Berlin : Jenseits von Hollywood

Was kleine Kinobetreiber auf der Berlinale machen

Maxi Leinkauf

Andreas Harder klebt im Foyer seines kleinen Kinos „Lichtblick“ an der Kastanienallee in Prenzaluer Berg einzelne Filmrollen mit weißem Tesafilm und rollt sie dann um eine silberne Spule. Er markiert die Stellen, damit man sie später wieder trennen kann. In diesen Tagen tut er das seltener. Es ist Festival. „Eigentlich mag ich die Berlinale nicht. Zu teure Karten und zu viel Hollywood“, sagt er. Aber irgendwas reizt den kahlköpfigen Mann doch daran. „Ich suche mir die kleinen Filme aus. Die spielen wir dann vielleicht bei uns.“ Filme so exotisch wie Noi Albinoi (Island), Faat Kiné (Senegal) oder Belle de Jour (Frankreich) – Streifen fern jeden Mainstreams. Harders Kollegin Astrid Faber geht ausschließlich zur Retrospektive. Sie ist begeistert: „Da laufen Filme wie Easy Rider, die super zu uns passen“, sagt sie. „Weil die ein bisschen gegen das Establishment sind“.

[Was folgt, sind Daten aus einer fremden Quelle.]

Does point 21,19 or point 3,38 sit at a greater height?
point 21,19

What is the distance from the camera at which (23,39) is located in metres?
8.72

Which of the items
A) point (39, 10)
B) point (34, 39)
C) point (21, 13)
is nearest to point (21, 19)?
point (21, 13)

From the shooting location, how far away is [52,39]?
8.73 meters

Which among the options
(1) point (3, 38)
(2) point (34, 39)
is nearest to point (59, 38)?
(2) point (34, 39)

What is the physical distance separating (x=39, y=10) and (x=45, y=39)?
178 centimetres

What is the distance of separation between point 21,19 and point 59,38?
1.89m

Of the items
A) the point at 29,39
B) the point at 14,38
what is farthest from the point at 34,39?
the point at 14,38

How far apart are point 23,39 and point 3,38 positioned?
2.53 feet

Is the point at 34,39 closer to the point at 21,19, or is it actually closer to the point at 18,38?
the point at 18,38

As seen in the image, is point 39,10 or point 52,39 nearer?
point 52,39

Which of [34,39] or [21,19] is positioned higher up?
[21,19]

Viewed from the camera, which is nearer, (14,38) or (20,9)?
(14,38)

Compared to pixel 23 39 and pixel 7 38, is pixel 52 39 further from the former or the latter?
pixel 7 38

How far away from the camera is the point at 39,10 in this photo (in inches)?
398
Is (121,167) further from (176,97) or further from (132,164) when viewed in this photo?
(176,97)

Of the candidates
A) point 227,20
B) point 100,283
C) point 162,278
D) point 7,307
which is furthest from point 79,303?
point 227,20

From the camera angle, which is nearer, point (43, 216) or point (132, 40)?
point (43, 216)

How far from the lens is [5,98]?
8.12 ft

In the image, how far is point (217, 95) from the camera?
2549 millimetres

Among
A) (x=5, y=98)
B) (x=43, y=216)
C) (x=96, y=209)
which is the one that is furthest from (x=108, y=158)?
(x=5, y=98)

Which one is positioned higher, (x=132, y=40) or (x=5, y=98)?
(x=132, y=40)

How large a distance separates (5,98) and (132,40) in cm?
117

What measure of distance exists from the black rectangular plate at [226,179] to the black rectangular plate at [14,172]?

Streifen, die auch im Fsk am Oranienplatz laufen könnten. Dort bleiben die Büros während der Berlinale-Zeit geschlossen. „Wir wollen alle so viele Filme wie möglich sehen“, sagt Christian Suhren vom Kollektiv des Kinos. Sie richten sich so ein, dass wenigstens einer abends an der Kasse steht. „Unsere Arbeit bleibt während der Berlinale also liegen“, sagt Suhren. Seine Kollegen schauen sich schräge, experimentelle Filme an – Streifen ganz nach dem Geschmack des Fsk-Publikums. Nach den Festtagen beginnt der mühselige Alltag. „Wir arbeiten dann erstmal die liegen gebliebenen Berge ab“, sagt Suhren.

Susanne Beermann vom Kreuzberger Eiszeitkino holt dann vermutlich erstmal ihre vielen verschobenen Verabredungen nach. „Jetzt ist doch die einzige Zeit, wo man guten Gewissens ins Kino gehen kann. Wenn ich sage: geht nicht – es ist Berlinale, versteht das jeder. Ob privat oder geschäftlich“, sagt die gebürtige Brasilianierin. Und auch ihr Kino profitiert von dem Festival. „Die Leute sind so im Kinofieber, dass sie auch mehr zu uns kommen“. Beermann sucht sich auf der Berlinale „kleine, feine Forumfilme“ aus. An die großen Produktionen komme sie ohnehin nicht ran. Aber um Panorama kann man sich bewerben. Beermann sieht alles, was nicht massenwirksam ist: Filme aus Israel, Palästina, Lateinamerika. Glamouröse Parties interessieren sie nicht, Filmleute lernt Beermann lieber privat kennen. Wie den amerikanischen Regisseur Alex Wolfe – seinen Film Santo Domingo Blues stellt sie in ihrem Kino am 13. Februar vor, mit anschließender Bachata-Party (Merengue-ähnlicher Tanz).

Aber vorher trifft Beermann bei internen Filmvorführungen auf Leute wie Frank Zilm. Der Geschäftsführer des Kinos „Blow Up“ in Prenzlauer Berg pendelt während der Berlinale zwischen Potsdamer Platz und Kiezkino hin und her. „Einmal im Jahr treffe ich mal Freunde und Verleiher aus ganz Deutschland. Wir sehen Filme, wir reden“, sagt er. Zilm geht nicht zu den Staraufführungen. „Meine erste Wahl sind kleinere, weit entfernte Filme. Sie inspirieren mich“. Sie passen auch in sein Kino.